Los verdugos se alistan, la soga ya está preparada, sólo falta la orden y se cumplirá por fin la sentencia. Por fin llegó el final, se acabará en un momento la condena. El corazón quiere saltar de su pecho, la respiración se le acelera. No quiere morir…no. Pero quiere que la angustia termine, de una vez, que acabe!
Les vendan los ojos, ya no verá otra vez la luz, ya no habrá más soles. No se podrá contemplar nunca más en aquellos ojos que fueron su perdición.

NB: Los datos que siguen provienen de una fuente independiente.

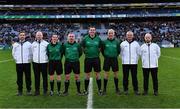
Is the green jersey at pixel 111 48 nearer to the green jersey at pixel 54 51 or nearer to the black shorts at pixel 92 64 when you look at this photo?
the black shorts at pixel 92 64

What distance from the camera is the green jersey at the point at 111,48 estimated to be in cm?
1217

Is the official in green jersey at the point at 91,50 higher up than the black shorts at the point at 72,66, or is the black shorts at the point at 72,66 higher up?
the official in green jersey at the point at 91,50

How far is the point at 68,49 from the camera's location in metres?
12.1

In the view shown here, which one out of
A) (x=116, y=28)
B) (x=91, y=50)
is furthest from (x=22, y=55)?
(x=116, y=28)

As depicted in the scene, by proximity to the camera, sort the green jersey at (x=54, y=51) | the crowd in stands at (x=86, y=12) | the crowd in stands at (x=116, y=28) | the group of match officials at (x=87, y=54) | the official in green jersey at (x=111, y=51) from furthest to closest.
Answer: the crowd in stands at (x=86, y=12)
the crowd in stands at (x=116, y=28)
the official in green jersey at (x=111, y=51)
the group of match officials at (x=87, y=54)
the green jersey at (x=54, y=51)

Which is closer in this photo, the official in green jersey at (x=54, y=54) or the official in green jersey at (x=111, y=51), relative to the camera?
the official in green jersey at (x=54, y=54)

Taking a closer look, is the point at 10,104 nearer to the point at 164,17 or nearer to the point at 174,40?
the point at 174,40

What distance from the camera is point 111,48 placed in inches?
479

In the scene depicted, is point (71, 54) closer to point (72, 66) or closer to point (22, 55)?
point (72, 66)

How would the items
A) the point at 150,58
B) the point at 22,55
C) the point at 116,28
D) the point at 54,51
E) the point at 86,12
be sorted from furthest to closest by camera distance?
the point at 86,12 < the point at 116,28 < the point at 22,55 < the point at 150,58 < the point at 54,51

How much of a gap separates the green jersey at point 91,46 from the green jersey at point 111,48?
0.22m

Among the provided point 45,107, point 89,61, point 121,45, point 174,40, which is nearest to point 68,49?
point 89,61

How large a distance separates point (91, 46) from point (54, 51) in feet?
3.86

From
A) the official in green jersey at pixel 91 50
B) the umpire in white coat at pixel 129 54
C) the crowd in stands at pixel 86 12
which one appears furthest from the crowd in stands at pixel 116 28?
the umpire in white coat at pixel 129 54
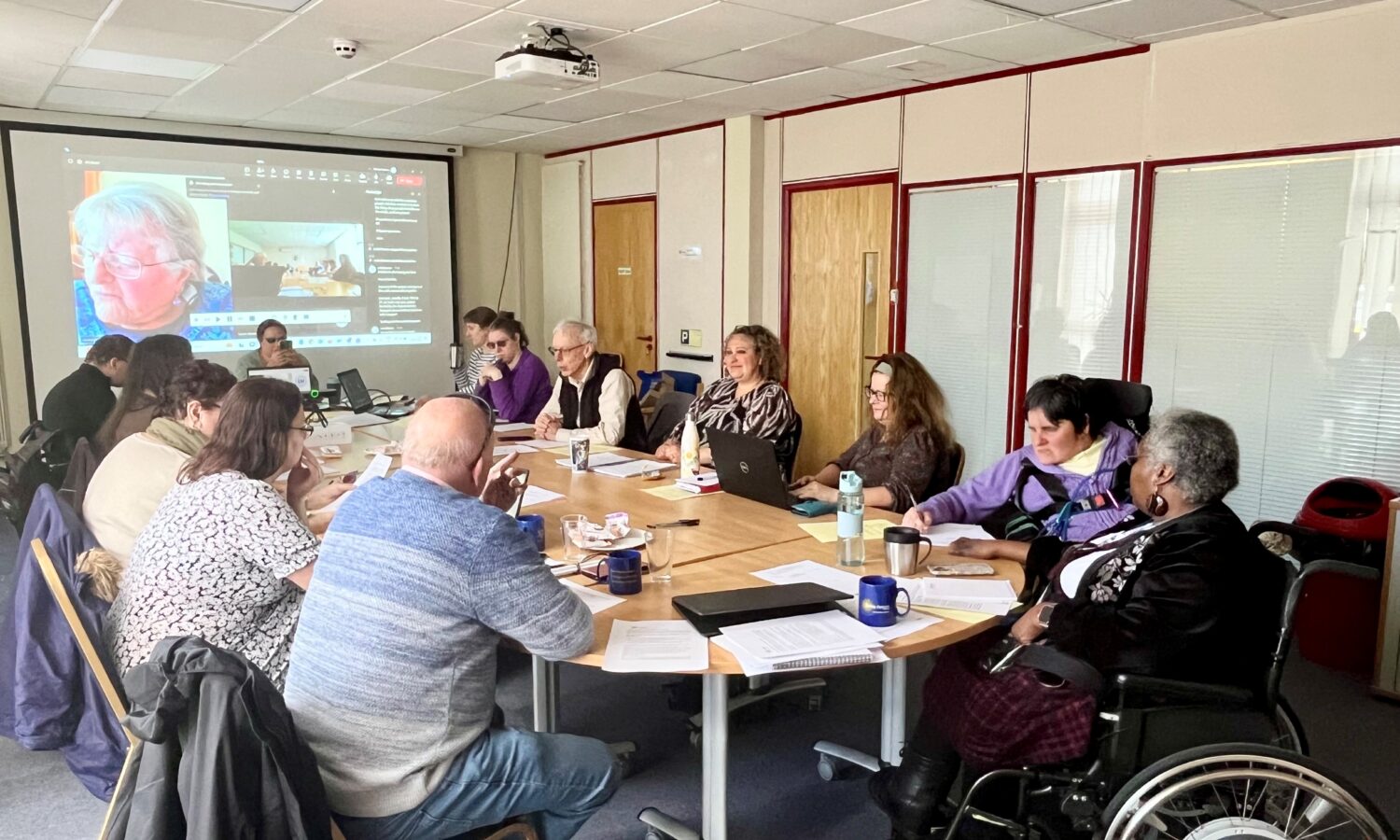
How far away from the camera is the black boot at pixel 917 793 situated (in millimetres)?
2266

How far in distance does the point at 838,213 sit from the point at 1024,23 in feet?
6.62

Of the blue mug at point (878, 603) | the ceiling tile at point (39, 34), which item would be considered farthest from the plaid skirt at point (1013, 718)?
the ceiling tile at point (39, 34)

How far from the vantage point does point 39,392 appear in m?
6.33

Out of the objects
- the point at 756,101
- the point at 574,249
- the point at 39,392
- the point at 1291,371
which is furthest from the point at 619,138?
the point at 1291,371

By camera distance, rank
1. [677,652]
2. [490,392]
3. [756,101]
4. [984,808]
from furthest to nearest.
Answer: [756,101]
[490,392]
[984,808]
[677,652]

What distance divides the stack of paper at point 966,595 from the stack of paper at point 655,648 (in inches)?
22.1

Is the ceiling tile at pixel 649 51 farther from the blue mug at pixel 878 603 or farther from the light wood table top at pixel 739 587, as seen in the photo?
the blue mug at pixel 878 603

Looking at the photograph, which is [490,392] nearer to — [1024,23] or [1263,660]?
[1024,23]

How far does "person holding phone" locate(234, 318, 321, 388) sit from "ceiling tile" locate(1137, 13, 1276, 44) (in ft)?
16.4

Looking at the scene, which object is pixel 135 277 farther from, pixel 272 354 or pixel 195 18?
pixel 195 18

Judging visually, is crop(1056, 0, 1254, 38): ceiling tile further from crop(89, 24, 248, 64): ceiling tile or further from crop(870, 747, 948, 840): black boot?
crop(89, 24, 248, 64): ceiling tile

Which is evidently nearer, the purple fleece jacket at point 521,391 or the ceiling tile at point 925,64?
the ceiling tile at point 925,64

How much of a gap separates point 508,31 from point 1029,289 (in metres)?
2.89

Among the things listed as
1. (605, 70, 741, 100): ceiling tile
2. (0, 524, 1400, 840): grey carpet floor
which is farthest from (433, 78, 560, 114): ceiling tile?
(0, 524, 1400, 840): grey carpet floor
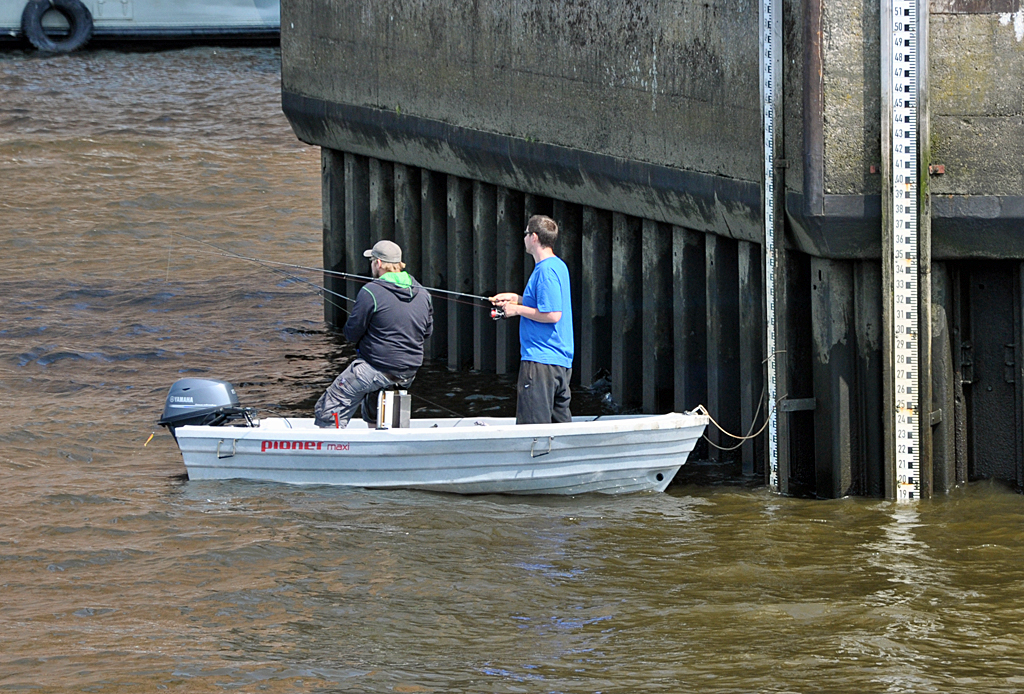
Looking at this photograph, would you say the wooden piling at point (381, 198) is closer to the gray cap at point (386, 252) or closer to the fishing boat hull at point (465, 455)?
the gray cap at point (386, 252)

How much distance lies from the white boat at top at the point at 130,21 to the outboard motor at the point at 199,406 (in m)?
26.0

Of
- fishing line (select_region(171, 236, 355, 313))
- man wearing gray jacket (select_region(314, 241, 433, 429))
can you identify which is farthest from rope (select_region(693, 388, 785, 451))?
fishing line (select_region(171, 236, 355, 313))

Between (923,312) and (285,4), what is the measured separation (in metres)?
9.67

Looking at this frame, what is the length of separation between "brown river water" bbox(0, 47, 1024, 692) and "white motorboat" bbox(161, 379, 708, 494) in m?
0.14

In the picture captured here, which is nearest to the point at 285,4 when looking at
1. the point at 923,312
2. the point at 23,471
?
the point at 23,471

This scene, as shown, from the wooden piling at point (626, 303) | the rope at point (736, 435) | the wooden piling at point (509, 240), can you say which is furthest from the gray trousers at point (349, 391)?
the wooden piling at point (509, 240)

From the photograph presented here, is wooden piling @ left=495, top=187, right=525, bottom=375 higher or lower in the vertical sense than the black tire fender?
lower

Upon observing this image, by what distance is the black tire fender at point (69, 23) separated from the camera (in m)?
33.8

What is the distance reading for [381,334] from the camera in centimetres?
985

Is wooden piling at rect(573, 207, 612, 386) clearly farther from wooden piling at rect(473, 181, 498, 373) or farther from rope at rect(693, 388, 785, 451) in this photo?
rope at rect(693, 388, 785, 451)

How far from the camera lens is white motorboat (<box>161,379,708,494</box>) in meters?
9.31

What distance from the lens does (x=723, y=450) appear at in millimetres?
10164

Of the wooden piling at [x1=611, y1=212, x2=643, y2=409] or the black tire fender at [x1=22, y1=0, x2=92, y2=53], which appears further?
the black tire fender at [x1=22, y1=0, x2=92, y2=53]

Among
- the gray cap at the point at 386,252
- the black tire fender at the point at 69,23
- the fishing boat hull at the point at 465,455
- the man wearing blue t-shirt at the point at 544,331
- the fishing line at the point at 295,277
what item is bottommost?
the fishing boat hull at the point at 465,455
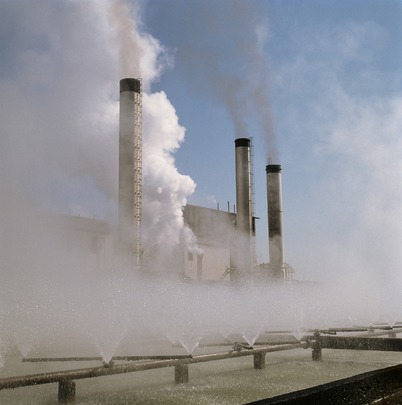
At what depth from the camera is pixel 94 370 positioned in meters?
6.05

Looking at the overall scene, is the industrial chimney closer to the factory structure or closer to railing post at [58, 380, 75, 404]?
the factory structure

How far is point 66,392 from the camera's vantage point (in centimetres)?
596

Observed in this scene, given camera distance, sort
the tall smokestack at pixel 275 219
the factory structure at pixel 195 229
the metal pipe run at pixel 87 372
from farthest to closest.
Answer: the tall smokestack at pixel 275 219, the factory structure at pixel 195 229, the metal pipe run at pixel 87 372

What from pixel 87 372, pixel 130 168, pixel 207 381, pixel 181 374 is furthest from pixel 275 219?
pixel 87 372

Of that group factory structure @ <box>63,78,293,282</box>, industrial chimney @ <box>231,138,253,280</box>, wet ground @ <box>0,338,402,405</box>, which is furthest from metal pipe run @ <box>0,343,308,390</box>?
industrial chimney @ <box>231,138,253,280</box>

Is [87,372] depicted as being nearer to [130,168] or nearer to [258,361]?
[258,361]

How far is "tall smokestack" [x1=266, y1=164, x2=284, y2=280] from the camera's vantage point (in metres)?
29.1

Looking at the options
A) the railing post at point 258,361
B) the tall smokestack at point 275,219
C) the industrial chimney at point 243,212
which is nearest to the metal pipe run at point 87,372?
the railing post at point 258,361

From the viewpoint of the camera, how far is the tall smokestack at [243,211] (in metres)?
27.0

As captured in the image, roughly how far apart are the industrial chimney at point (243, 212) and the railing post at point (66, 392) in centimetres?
2107

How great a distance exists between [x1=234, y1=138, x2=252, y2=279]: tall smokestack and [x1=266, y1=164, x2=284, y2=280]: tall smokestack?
2451 mm

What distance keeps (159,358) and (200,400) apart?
1.14m

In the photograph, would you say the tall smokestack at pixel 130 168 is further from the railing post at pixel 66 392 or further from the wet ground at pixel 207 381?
the railing post at pixel 66 392

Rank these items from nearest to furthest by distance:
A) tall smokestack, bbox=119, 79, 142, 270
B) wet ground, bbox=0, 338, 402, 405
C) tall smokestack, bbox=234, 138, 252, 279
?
wet ground, bbox=0, 338, 402, 405, tall smokestack, bbox=119, 79, 142, 270, tall smokestack, bbox=234, 138, 252, 279
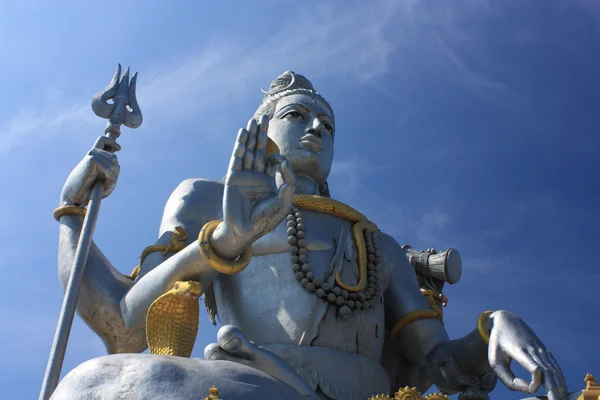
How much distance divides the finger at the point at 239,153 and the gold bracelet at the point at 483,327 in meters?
2.38

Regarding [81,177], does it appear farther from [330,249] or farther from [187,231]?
[330,249]

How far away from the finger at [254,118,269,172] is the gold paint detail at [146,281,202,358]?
1102mm

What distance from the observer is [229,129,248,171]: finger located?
6.63 m

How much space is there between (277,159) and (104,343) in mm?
2323

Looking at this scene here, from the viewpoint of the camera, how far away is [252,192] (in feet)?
21.7

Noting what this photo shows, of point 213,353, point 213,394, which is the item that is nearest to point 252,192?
point 213,353

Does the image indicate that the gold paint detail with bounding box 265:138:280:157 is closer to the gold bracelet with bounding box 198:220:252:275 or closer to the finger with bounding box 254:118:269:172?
the finger with bounding box 254:118:269:172

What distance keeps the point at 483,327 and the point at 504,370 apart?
0.66m

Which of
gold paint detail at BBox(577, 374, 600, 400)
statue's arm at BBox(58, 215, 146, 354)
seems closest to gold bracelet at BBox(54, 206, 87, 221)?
statue's arm at BBox(58, 215, 146, 354)

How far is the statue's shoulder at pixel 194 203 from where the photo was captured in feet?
28.2

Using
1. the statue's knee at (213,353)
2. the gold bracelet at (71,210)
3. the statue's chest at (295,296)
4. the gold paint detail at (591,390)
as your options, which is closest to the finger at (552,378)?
the gold paint detail at (591,390)

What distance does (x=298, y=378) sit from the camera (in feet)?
21.4

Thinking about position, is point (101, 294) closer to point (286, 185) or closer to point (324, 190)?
point (286, 185)

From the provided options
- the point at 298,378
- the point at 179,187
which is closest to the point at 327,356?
the point at 298,378
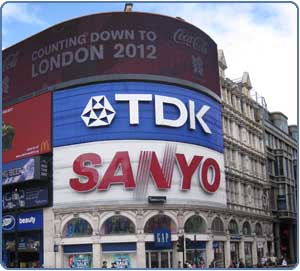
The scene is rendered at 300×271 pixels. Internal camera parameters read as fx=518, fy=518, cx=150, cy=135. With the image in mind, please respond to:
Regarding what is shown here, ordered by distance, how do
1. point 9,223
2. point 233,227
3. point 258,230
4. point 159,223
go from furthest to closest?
point 159,223 → point 233,227 → point 258,230 → point 9,223

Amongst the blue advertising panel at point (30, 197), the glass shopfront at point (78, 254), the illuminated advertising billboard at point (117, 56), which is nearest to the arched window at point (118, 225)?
the glass shopfront at point (78, 254)

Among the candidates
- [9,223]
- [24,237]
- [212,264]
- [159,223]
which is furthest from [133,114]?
[212,264]

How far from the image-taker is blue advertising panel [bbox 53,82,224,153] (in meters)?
10.1

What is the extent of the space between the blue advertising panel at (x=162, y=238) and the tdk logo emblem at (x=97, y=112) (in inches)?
103

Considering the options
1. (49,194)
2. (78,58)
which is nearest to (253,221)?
(49,194)

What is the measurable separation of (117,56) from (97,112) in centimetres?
123

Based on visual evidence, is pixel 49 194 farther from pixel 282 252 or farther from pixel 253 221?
pixel 282 252

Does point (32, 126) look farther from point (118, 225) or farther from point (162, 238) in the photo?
point (162, 238)

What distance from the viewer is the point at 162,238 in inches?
422

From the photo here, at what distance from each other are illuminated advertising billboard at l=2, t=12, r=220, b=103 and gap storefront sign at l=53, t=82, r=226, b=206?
35 cm

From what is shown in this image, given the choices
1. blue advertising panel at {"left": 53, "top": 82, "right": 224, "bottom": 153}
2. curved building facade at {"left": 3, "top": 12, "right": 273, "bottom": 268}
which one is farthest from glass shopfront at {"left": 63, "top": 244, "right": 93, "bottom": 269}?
blue advertising panel at {"left": 53, "top": 82, "right": 224, "bottom": 153}

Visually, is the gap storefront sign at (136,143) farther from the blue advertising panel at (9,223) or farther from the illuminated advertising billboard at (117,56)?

Ahora son los sonidos los que traspasan sus entrañas, no escucha sólo por sus oídos, lo hace con todo su cuerpo…cada ruido por pequeño que sea le perfora por dentro, mientras intenta adivinar cuál será el último…tiembla entero, de pies a cabeza más aún por dentro que por fuera.
Siente que la puerta trampa se abre bajo sus pies, su cuerpo se precipita en el vacío mientras un sonido fuerte y seco lo hace despertar sobresaltado, empapado en el sudor de su espanto.
Su corazón late a un ritmo que lo asusta, a la vez que un grito de terror se le ahoga en su garganta. La oscuridad en la prisión es casi total, solamente alcanza a adivinar que el sol está por salir, allá afuera, detrás de las colinas.
Incrédulo comienza a entender que ha sido otro de los tantos sueños en los que una y otra vez vive y anticipa su destino. Ahora llora por la angustia de pensar que todo lo que sufrió no fue real, que aún no ha llegado el momento, que todavía debe seguir prolongando su terrible y dolorosa agonía, aguardando por la que será su hora, aquella que soñada y sufrida en eterna repetición no termina nunca de arribar.